Lets hope we all are lucky and safe enough to never really have to find out.


----------



## SteSteez (Jul 21, 2007)

Yea completely right from my own experiences witnessing fights/being apart of them and so on, groups of people are usually involved and the whole concept of say taking someone to the ground, transisting around them to find a submission attempt is just empty in its achievement when theres 5 of the guys mates all stomping on your head.

My wrestling knowledge has helped me more to be honest, the whole greco approach to controlling bodies, dictating the actual flow of events has enabled me to just "get the F*ck out of there" no shame in running away - best form of self defense.

Thai is good but as said if your there in the clinch hurting one guy whats his mates doing whilst your whole self is consumed with one guy? they're battering you.

Front-Kicks to the chest are good as said for just creating that personal space and doing a runner.

if your that bothered about pride leave them your phone number and have a one-on-one somewhere in a field the next day 

Grown out of it now (only 24 i know) enjoyed it as a teenager but now i find it too funny, watching grown men all drink together then have a little domestic then have a crappy fight, somewhat a little ****-erotic


----------



## MUTINY! (Jul 31, 2009)

Only had one situation where i've had to use my Muay Thai - Was out shopping with a lass and her parents had brought her a watch and we took it to be repaired, Just as she comes out of the jewellers some scally grabs her bag, i chase after him clinch him up throw a knee to his ribs, pick up her watch and walk back to her, he comes running over to me and throws a big shot i just rolled it and smashed him with a leg kick.

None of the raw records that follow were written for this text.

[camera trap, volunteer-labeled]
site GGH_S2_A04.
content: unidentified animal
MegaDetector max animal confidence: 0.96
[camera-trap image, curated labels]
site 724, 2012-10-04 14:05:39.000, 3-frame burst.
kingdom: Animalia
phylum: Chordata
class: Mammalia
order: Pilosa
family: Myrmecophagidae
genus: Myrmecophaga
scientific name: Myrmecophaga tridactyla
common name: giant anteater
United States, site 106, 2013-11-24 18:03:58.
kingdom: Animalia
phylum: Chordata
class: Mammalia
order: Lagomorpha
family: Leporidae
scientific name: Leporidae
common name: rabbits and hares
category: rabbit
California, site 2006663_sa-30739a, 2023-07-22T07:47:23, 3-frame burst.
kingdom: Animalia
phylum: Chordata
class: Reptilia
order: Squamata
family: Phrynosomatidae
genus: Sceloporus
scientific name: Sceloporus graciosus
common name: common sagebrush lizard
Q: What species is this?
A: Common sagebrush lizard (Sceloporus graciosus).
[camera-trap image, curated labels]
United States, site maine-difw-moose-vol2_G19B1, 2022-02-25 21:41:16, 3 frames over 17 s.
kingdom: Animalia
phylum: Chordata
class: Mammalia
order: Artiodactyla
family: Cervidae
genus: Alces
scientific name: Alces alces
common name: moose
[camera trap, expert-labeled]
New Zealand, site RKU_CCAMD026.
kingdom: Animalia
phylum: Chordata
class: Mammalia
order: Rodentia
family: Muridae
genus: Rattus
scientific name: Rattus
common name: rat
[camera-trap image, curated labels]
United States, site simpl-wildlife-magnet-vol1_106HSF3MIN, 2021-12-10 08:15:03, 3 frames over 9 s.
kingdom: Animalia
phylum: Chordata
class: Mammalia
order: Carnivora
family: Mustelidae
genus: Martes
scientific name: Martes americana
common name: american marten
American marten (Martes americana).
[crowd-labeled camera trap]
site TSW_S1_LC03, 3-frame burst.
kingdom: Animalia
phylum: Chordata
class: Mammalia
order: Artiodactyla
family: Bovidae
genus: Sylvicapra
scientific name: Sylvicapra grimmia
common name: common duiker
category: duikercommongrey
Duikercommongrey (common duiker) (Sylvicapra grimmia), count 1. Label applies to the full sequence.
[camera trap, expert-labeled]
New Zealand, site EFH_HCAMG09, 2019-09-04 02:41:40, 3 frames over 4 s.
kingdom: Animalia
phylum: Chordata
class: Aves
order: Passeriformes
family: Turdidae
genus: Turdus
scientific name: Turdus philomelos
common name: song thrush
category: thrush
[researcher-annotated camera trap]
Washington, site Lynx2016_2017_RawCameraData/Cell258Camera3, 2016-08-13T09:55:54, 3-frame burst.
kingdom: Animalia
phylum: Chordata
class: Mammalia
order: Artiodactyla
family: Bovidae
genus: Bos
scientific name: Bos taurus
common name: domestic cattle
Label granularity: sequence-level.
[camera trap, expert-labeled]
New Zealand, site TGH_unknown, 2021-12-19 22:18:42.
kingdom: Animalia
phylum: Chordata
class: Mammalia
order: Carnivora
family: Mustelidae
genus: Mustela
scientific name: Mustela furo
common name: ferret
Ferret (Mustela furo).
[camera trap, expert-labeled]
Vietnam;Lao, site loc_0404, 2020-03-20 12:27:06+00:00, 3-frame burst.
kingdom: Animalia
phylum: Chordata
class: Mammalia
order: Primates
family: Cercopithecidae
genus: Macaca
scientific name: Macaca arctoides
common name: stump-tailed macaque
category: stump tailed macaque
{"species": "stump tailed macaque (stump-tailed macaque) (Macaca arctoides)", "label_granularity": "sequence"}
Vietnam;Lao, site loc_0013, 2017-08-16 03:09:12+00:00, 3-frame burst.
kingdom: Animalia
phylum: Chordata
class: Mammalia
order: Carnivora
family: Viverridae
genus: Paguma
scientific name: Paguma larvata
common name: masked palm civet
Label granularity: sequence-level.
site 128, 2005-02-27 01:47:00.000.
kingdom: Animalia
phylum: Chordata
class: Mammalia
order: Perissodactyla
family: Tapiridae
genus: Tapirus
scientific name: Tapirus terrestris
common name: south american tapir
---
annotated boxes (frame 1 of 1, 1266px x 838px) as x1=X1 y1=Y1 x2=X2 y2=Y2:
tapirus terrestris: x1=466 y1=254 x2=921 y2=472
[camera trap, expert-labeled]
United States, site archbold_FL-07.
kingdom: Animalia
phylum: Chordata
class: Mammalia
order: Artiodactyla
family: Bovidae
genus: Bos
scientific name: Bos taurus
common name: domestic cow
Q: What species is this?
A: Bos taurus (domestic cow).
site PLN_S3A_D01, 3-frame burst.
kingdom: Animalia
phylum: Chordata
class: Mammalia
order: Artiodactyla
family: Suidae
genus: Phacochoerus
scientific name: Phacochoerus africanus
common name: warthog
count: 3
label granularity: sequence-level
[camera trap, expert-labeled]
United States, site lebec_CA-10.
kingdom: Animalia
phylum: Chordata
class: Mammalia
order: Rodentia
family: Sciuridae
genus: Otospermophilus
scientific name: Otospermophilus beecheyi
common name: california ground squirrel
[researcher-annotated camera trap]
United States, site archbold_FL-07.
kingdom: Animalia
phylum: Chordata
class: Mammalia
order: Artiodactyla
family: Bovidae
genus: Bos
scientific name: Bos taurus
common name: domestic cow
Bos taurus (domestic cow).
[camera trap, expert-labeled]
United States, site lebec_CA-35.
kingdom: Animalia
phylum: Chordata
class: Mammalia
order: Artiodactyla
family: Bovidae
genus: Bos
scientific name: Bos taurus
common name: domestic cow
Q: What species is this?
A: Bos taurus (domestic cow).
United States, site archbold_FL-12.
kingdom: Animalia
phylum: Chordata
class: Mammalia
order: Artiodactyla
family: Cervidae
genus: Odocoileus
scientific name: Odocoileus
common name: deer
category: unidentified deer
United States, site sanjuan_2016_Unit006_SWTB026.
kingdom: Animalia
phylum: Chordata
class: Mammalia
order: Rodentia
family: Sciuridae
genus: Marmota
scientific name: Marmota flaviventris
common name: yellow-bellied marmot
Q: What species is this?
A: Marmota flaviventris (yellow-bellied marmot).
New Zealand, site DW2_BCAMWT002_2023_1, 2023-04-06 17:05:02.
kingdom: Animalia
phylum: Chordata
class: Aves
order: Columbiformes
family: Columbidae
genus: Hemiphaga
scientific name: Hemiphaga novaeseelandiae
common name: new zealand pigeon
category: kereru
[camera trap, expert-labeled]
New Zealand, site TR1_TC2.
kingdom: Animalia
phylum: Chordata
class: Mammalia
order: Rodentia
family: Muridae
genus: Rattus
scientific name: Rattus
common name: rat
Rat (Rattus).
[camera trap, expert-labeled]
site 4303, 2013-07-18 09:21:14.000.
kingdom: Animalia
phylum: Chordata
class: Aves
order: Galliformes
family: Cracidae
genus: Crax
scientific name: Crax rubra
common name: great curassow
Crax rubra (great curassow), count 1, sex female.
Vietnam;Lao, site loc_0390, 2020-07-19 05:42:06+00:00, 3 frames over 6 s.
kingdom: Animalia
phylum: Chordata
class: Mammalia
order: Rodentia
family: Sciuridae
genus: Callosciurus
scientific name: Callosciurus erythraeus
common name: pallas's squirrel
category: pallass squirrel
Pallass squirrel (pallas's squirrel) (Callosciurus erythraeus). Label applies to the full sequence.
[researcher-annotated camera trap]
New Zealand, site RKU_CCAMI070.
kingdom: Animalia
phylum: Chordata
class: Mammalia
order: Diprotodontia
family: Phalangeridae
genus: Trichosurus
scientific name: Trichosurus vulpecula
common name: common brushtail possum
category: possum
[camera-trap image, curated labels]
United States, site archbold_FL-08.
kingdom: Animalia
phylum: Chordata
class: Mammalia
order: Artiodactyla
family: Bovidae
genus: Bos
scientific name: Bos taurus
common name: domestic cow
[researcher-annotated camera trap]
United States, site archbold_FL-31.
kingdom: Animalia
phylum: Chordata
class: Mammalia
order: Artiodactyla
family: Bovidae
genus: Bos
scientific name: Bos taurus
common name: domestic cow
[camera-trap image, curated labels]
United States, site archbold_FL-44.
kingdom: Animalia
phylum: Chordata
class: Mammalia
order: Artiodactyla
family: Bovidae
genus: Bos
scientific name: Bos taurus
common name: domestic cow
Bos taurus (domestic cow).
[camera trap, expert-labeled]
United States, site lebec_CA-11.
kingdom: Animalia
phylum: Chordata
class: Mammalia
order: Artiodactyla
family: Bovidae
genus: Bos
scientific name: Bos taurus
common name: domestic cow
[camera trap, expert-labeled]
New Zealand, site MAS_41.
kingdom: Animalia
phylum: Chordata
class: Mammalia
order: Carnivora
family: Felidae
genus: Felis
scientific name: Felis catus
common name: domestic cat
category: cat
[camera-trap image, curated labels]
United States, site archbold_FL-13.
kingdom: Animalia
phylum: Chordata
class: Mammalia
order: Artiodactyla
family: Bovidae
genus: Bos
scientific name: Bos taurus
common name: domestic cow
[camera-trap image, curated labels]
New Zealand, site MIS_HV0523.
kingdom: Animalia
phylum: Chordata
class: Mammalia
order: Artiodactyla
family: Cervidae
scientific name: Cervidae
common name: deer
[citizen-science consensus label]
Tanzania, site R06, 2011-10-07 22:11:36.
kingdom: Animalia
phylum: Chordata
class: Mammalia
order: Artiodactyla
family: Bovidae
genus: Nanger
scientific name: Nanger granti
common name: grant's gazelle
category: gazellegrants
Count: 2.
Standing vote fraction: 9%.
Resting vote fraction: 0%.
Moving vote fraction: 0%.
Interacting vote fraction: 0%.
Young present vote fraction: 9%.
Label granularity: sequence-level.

Because of that c**t I had to spend 2 hours explaining I was doing nothing wrong to some wet behind the ears ****ing PCSO who didn't even cuff him, but restrained him with "friendly force" - lets just say the bobby at the nick was old school and let me out as quickly as the paperwork had been done, ****ing PCSO's.

Sorry for the essay


----------



## Romeo (Dec 2, 2009)

I have no skills


----------



## rsp84 (Dec 9, 2008)

MUTINY! said:


> Only had one situation where i've had to use my Muay Thai - Was out shopping with a lass and her parents had brought her a watch and we took it to be repaired, Just as she comes out of the jewellers some scally grabs her bag, i chase after him clinch him up throw a knee to his ribs, pick up her watch and walk back to her, he comes running over to me and throws a big shot i just rolled it and smashed him with a leg kick.
> 
> Because of that c**t I had to spend 2 hours explaining I was doing nothing wrong to some wet behind the ears ****ing PCSO who didn't even cuff him, but restrained him with "friendly force" - lets just say the bobby at the nick was old school and let me out as quickly as the paperwork had been done, ****ing PCSO's.
> 
> Sorry for the essay


Best not to admit that your a matial artist to the cops normally, all to do with you being able to dis out the pain more than the average bloke, Just say you reacted to the threat or act of violence.


----------



## MUTINY! (Jul 31, 2009)

Aye this incident is what causes my strong hate for PCSO's - bloody useless!


----------



## OUTCOLDFIGHTCLUB (Jan 22, 2010)

That is very very true, the cops found out about my fight stuff and i suffered enormously for it..


----------



## PrideNeverDies (Sep 28, 2008)

I used to kimura people all the time, and there were some people who when I did fight, were just too quick and powerful ( all were black), so i used to let them take me down, I had learnt the triangle and armbar by then, and they came into effect

but nowadays, apart from a few threats with bouncers, i keep cool

However, one time, in town, these lads about 8 of them, started calling my mate a c**t, he was a pro footbaler, and felt they had power to swear at him, so I offered to take them all, took off my shoes to not get them dirty, and stretched whilst they were arguing, and used a head kick i learnt in muay thai on one of them .. then we all seperated

I do remember during school fights, most ended up on the ground, i loved it, because thats when I started BJJ, so i had a lot of fun on the ground


----------



## OUTCOLDFIGHTCLUB (Jan 22, 2010)

jeevan said:


> I used to kimura people all the time, and there were some people who when I did fight, were just too quick and powerful ( all were black), so i used to let them take me down, I had learnt the triangle and armbar by then, and they came into effect
> 
> but nowadays, apart from a few threats with bouncers, i keep cool
> 
> ...


You took off your shoes so as not to get them dirty?


----------



## marc (Jul 16, 2007)

Maybe they where nice shoes...


----------



## SteSteez (Jul 21, 2007)

LoL... you took off your shoes and had fun on the ground....


----------



## Expertly_Blended (Oct 27, 2009)

Maybe he didnt want to break his heels lol


----------



## PrideNeverDies (Sep 28, 2008)

limited edition nike air force ones .. cost 200 quid !


----------



## Imy (Jul 20, 2007)

Lots and lots, in my younger days.

Not going to write an essay, but long story short, I would;

a) Try and talk to them and get them to calm down.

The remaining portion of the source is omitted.